My experience with R is that, while worlds more powerful than the dominant commercial alternatives (Stata, SAS, it was unintuitive relative to other general-purpose languages like Python. I wonder/speculate whether it was distorted by the pull of its statistical applications away from what would be more natural.

On Wed, Nov 12, 2014 at 6:22 PM, Roman Cheplyaka <roma@ro-che.info> wrote:
On 12/11/14 09:21, Peter Simons wrote:
> Hi Roman,
>
>  > With Haskell you don't have to load the whole data set into memory,
>  > as Michael shows. With R, on the other hand, you do.
>
> Can you please point me to a reference to back that claim up?
>
> I'll offer [1] and [2] as a pretty good indications that you may not be
> entirely right about this.

Ah, great then.

My impression was formed after listening to this FLOSS weekly episode:
http://twit.tv/show/floss-weekly/306 (starting from 33:55).
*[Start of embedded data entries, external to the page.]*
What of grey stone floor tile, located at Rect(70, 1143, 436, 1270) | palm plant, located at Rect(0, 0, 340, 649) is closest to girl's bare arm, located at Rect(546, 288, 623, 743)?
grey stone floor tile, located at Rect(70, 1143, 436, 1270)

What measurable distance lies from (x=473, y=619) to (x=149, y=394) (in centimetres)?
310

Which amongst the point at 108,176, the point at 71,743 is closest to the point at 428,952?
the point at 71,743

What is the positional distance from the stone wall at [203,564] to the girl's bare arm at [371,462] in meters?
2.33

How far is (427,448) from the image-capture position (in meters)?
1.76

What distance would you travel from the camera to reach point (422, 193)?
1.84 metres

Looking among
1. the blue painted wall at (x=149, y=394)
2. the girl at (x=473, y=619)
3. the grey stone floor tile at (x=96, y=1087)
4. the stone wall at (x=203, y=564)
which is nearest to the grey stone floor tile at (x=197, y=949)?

>  > Besides, if you're not an R expert, and if the analysis you want to do
>  > is not readily available, it may be quite a pain to implement in R.
>
> Actually, implementing sophisticated queries in R is quite easy because
> the language was specifically designed for that kind of thing. If you
> have no experience in neither R nor Haskell, then learning R is *far*
> easier than learning Haskell is because it doesn't aim to be a powerful
> general-purpose programming language. It aims to be a powerful language
> for data analysis.

That doesn't match my experience. Maybe it's just me and my
unwillingness and write C-like code that traverses arrays by indexes (I
know most scientists don't have a problem with that), but I found it
hard to express data transformations and queries functionally in R.
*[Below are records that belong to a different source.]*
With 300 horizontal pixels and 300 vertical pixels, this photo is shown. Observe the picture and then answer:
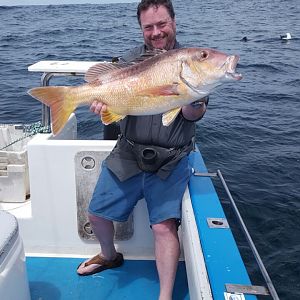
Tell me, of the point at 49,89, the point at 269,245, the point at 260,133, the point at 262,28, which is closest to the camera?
the point at 49,89

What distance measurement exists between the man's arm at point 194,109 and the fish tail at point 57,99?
0.75 metres

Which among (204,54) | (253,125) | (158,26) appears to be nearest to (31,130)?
(158,26)

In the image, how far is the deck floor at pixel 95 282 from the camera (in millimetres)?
3551

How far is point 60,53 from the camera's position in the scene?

>  > I still don't know an acceptable way to write something like zipWith
>  > f (tail vec) vec in R.
>
> Why would that be any trouble? What kind of solutions did you find and
> in what way were they unacceptable?

This was a while ago, and I don't remember what solution I picked up
eventually. Of course I could just write a for-loop to populate an
array, but I hadn't found anything that matches the simplicity and
clarity of the line above. How would you write it in R?